Parmi les types d’acteurs ayant désinvesti, la plus grande part revient aux
organisations religieuses, qui en représentent 29 %, de la Fédération Luthérienne
Mondiale à l’Église protestante unie de France. Les Églises et les croyants ont
assurément leur pierre à apporter à l’édifice. Hier s’achevait l’assemblée
bisannuelle du Réseau chrétien environnemental européen (ECEN), à laquelle j’ai
participé au nom de la commission écologie – justice climatique de la Fédération
protestante de France. Nous y avons entendu les récits des initiatives chrétiennes
foisonnant en Europe, du Royaume-Uni, qui vient de fêter la labellisation de la
millième « Éco-Église » [4], à la Norvège, où une cathédrale est en train d’être
construite à partir du plastique ramassé sur les plages du pays [5]. Apprendre ce
qui se passe ailleurs, rencontrer d’autres chrétiens et chrétiennes engagés,
échanger autour de nos peines et de nos joies, prier et célébrer ensemble, sont de
puissants leviers spirituels.

Car c’est bel et bien à ce niveau-là que la conversion et la transition écologiques
se jouent. Il s’agit de refuser le déni et d’avoir le courage de la lucidité. De gérer
la fatigue et de renouveler nos forces. De refuser le fatalisme et de choisir
l’espérance.

Martin Kopp, président de la commission écologie – justice climatique de la
Fédération protestante de France

[1] Les chiffres suivants proviennent de l’Observatoire climat-énergie. URL :
www.observatoire-climat-energie.fr Consulté le 10 octobre 2018.

[2] Les chiffres pour 2017 ne sont pas encore disponibles.

[3] UNFCCC, Yearbook of Global Climate Action 2017. Marrakech Partnership,
Bonn, UNFCCC, 2017. URL : http://bit.ly/2BHLes2 Consulté le 10 octobre 2018.

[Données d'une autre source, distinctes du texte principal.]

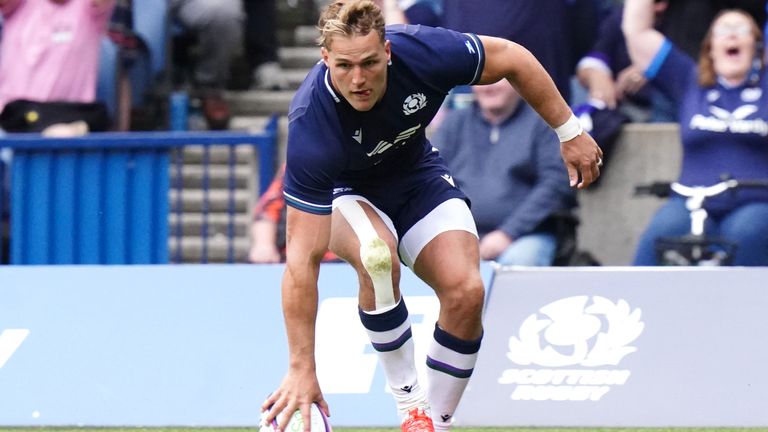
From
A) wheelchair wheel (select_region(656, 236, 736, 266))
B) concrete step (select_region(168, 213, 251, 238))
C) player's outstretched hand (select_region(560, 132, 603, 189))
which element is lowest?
concrete step (select_region(168, 213, 251, 238))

[4] Site du label : www.ecochurch.arocha.org.uk Consulté le 10 octobre 2018.

[5] Site de l’initiative : www.hopecathedral.no Consulté le 10 octobre 2018.

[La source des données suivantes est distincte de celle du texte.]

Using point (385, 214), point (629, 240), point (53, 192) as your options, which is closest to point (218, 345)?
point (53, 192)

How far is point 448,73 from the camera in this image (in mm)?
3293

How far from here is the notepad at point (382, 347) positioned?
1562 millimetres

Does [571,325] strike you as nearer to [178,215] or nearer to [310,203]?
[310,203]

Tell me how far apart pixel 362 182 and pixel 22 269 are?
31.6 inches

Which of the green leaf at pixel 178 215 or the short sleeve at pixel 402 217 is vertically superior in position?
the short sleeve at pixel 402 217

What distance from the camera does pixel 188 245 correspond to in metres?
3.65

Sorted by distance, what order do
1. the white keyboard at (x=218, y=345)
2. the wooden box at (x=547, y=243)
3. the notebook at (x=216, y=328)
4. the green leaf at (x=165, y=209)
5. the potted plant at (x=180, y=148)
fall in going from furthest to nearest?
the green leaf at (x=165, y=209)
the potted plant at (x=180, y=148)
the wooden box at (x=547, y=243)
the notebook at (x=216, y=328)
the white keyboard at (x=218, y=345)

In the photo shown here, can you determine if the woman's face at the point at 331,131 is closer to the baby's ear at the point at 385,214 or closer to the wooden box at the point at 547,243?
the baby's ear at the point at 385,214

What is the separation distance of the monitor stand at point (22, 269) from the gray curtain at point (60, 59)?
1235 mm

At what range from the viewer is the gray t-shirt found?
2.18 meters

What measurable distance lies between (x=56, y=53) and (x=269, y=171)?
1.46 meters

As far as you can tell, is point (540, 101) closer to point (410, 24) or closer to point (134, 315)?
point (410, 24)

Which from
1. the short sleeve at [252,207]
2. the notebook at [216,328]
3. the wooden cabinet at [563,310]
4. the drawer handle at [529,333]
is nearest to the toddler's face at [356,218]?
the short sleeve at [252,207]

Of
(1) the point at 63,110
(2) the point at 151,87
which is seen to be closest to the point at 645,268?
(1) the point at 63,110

Heuristique de la peur – l’édito
d’Antoine Nouis
Décembre 2015. Les Églises, les associations, les ONG, la société civile, les États
se sont mobilisés pour faire de la COP21 une prise de conscience des enjeux du
changement climatique.

Novembre 2017, alors que s’ouvre la COP23, le grand mouvement de mobilisation
s’est évanoui. Les engagements ont été peu respectés. Les scientifiques sont de
plus en plus nombreux à douter que l’humanité arrive à maintenir le
réchauffement climatique au-dessous de la barre des deux degrés par rapport à
l’ère préindustrielle.

En tant que citoyens, nous devons prendre nos responsabilités et demander à nos
gouvernements de respecter leurs engagements. En tant que sujets, nous sommes
invités à ajuster notre comportement. Trois pistes bibliques peuvent nous
accompagner.

Les prophètes ont souvent eu un discours salé. Alors qu’on leur demandait de ne
prophétiser que « des choses agréables », ils ont annoncé le malheur. Ils ne l’ont
pas fait pour cultiver un pessimisme pathologique, mais pour que le malheur
n’arrive pas. C’est Jonas qui annonce la destruction de Ninive pour que les
Ninivites réagissent et que la ville ne soit pas détruite. Le philosophe Hans Jonas
a appelé cela l’heuristique de la peur : parce que l’humanité peut se détruire, il
faut agir.

La prédication du Baptiste comme celle de Jésus appelle à un « changement
radical ». Il ne s’agit pas simplement de croire à la Bonne Nouvelle, mais de vivre
l’Évangile. Toute idée qui ne se traduit pas en comportement relève de
l’hypocrisie. Le principal reproche que Jésus faisait aux religieux de son temps est
: « Ils disent et ne font pas. »

Le grand commandement de l’Évangile appelle à aimer son prochain. Le prochain,
c’est celui qui est fait proche, mais c’est aussi le suivant. Nos prochains, ce sont
nos enfants à venir et les enfants de nos enfants. Quelle Terre allons-nous leur
laisser ? L’enjeu mérite qu’on se mobilise… avec persévérance.